==== Supplied entries

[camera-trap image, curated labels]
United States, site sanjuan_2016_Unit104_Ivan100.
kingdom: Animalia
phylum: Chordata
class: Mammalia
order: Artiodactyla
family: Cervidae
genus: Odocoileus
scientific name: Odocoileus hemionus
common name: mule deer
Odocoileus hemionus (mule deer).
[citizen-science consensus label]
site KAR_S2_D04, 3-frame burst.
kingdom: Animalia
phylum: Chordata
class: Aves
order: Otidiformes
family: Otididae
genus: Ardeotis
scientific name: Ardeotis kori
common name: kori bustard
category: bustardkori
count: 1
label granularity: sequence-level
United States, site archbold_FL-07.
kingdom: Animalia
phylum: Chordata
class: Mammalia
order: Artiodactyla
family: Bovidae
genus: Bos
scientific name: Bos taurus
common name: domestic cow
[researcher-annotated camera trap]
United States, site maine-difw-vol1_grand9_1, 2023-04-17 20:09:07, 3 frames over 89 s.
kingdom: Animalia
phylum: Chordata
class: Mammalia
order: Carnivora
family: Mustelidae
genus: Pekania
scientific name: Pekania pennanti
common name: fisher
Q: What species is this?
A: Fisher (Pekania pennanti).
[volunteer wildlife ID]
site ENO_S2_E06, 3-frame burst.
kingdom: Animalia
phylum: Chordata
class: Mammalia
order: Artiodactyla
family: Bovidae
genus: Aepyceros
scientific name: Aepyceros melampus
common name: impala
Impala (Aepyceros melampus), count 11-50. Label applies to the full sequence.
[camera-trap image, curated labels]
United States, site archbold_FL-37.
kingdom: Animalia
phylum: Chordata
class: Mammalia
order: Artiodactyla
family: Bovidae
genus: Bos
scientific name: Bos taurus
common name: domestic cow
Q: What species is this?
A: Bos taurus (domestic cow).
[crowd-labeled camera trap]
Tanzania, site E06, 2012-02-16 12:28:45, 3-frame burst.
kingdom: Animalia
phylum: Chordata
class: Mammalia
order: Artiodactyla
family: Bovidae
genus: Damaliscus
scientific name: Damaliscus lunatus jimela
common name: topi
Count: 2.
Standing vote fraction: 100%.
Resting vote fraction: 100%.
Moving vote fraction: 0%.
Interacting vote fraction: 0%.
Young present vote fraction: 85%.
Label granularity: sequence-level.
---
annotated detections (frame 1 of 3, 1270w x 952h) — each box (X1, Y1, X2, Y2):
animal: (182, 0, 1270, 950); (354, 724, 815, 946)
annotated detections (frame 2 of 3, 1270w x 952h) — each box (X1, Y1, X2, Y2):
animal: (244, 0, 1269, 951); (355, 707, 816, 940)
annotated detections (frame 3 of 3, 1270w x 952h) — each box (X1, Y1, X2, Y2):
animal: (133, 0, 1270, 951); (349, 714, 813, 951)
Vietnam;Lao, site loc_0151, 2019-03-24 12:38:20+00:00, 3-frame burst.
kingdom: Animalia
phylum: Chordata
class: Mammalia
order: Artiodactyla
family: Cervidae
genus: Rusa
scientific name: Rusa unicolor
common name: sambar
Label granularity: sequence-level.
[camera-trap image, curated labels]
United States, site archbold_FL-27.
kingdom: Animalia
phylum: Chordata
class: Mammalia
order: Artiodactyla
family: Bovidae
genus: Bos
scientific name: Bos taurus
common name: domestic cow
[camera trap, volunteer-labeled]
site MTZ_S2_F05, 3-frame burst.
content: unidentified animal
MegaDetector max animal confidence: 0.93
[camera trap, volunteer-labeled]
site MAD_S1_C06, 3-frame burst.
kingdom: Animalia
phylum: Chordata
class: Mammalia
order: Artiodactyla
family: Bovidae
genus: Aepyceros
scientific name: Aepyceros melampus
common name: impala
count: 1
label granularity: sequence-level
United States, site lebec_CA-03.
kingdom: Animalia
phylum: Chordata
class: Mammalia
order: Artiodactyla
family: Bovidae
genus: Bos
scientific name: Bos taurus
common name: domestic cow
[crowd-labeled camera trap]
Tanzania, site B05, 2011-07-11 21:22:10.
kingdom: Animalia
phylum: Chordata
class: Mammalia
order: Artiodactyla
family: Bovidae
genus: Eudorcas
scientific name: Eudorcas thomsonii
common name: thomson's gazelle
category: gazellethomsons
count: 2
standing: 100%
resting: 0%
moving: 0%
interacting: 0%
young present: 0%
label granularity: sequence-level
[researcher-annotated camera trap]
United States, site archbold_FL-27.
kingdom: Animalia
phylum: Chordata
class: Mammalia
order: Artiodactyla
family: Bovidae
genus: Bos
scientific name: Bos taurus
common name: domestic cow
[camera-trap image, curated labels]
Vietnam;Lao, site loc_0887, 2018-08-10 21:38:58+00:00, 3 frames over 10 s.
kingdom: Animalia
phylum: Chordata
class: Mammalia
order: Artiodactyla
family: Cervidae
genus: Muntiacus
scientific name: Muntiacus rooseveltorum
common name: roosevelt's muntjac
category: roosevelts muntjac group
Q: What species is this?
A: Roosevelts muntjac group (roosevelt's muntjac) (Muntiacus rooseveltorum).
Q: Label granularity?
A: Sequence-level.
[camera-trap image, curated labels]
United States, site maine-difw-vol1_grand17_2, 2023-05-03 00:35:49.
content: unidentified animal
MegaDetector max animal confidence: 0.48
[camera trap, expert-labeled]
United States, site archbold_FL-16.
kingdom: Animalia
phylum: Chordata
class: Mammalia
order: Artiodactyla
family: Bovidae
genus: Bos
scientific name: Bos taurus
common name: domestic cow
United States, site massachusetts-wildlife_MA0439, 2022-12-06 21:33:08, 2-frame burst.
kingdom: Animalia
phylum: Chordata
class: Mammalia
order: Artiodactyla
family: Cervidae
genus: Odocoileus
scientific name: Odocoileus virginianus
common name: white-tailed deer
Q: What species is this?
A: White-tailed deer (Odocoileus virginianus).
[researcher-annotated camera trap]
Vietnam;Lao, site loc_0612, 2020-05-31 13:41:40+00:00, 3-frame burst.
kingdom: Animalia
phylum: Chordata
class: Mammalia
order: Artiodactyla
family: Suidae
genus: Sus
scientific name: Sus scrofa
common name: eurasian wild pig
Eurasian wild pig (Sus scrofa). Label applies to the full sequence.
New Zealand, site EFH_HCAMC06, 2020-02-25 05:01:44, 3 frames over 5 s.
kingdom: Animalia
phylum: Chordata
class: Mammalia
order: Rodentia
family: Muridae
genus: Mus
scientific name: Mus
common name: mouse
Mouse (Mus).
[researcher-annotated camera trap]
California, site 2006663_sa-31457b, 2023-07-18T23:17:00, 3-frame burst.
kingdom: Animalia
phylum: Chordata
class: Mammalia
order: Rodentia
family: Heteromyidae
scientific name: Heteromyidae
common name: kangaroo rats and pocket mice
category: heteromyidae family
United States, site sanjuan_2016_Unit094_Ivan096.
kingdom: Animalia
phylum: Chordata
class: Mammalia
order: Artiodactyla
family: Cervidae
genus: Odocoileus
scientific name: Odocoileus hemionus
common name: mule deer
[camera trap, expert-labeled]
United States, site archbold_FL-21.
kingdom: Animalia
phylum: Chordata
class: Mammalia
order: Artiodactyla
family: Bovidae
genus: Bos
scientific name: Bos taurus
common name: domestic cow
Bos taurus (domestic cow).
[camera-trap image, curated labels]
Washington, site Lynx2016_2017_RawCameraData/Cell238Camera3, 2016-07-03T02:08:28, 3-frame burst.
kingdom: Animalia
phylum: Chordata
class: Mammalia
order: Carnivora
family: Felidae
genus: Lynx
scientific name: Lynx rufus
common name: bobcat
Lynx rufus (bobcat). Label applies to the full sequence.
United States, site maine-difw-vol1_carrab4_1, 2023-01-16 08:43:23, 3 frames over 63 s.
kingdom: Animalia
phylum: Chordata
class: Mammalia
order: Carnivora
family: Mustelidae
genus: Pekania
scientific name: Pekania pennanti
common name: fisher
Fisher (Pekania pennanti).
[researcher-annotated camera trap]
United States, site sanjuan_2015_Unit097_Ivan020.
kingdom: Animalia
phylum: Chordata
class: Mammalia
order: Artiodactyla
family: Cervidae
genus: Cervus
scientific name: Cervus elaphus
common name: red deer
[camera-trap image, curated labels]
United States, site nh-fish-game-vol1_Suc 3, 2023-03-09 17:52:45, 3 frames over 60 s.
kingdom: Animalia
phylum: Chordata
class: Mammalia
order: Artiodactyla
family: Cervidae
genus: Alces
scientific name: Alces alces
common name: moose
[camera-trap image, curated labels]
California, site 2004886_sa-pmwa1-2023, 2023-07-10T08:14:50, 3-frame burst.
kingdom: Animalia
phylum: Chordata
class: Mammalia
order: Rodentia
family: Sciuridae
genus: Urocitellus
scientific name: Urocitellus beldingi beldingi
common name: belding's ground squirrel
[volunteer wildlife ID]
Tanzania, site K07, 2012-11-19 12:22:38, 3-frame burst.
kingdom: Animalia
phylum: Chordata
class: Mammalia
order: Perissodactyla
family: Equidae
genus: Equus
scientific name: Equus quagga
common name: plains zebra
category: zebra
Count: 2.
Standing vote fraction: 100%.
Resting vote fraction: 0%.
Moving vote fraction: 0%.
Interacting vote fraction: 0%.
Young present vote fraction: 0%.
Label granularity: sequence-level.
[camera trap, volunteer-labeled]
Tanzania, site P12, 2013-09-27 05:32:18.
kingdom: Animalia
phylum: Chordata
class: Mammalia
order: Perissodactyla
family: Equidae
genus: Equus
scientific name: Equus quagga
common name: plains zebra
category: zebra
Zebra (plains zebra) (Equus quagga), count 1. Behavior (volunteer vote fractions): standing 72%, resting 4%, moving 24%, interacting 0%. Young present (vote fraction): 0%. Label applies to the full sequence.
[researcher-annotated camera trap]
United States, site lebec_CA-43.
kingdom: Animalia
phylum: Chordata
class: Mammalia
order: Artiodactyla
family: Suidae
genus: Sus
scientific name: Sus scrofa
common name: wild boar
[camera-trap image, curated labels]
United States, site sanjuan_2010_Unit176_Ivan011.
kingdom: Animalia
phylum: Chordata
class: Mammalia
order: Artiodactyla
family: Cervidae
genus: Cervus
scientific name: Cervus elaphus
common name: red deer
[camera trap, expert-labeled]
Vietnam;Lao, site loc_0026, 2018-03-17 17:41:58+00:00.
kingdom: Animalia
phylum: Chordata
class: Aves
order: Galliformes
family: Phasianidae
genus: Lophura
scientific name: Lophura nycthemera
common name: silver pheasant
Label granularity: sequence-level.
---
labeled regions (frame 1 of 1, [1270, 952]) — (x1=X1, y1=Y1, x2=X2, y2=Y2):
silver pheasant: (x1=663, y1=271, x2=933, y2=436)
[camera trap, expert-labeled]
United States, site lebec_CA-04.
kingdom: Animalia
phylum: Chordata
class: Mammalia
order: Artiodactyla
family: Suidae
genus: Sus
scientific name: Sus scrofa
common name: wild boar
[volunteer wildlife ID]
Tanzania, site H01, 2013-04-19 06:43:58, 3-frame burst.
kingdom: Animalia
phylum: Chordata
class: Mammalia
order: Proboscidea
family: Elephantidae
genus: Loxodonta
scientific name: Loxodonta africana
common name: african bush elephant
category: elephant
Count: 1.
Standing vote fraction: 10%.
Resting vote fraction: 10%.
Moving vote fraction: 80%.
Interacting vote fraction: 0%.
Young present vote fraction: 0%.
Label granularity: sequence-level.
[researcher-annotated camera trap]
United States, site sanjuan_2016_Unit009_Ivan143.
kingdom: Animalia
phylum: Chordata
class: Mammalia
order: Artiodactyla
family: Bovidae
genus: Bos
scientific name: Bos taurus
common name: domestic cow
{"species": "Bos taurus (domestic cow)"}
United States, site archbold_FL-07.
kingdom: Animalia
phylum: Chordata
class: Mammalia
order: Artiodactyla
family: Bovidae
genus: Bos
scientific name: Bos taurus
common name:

========

◆ Problem statement ◆
Lines after the one containing "genus: Ardeotis" are not wanted; repeat exactly each line above from the first up to and including it.

◆ Solved exercise ◆
[camera-trap image, curated labels]
United States, site sanjuan_2016_Unit104_Ivan100.
kingdom: Animalia
phylum: Chordata
class: Mammalia
order: Artiodactyla
family: Cervidae
genus: Odocoileus
scientific name: Odocoileus hemionus
common name: mule deer
Odocoileus hemionus (mule deer).
[citizen-science consensus label]
site KAR_S2_D04, 3-frame burst.
kingdom: Animalia
phylum: Chordata
class: Aves
order: Otidiformes
family: Otididae
genus: Ardeotis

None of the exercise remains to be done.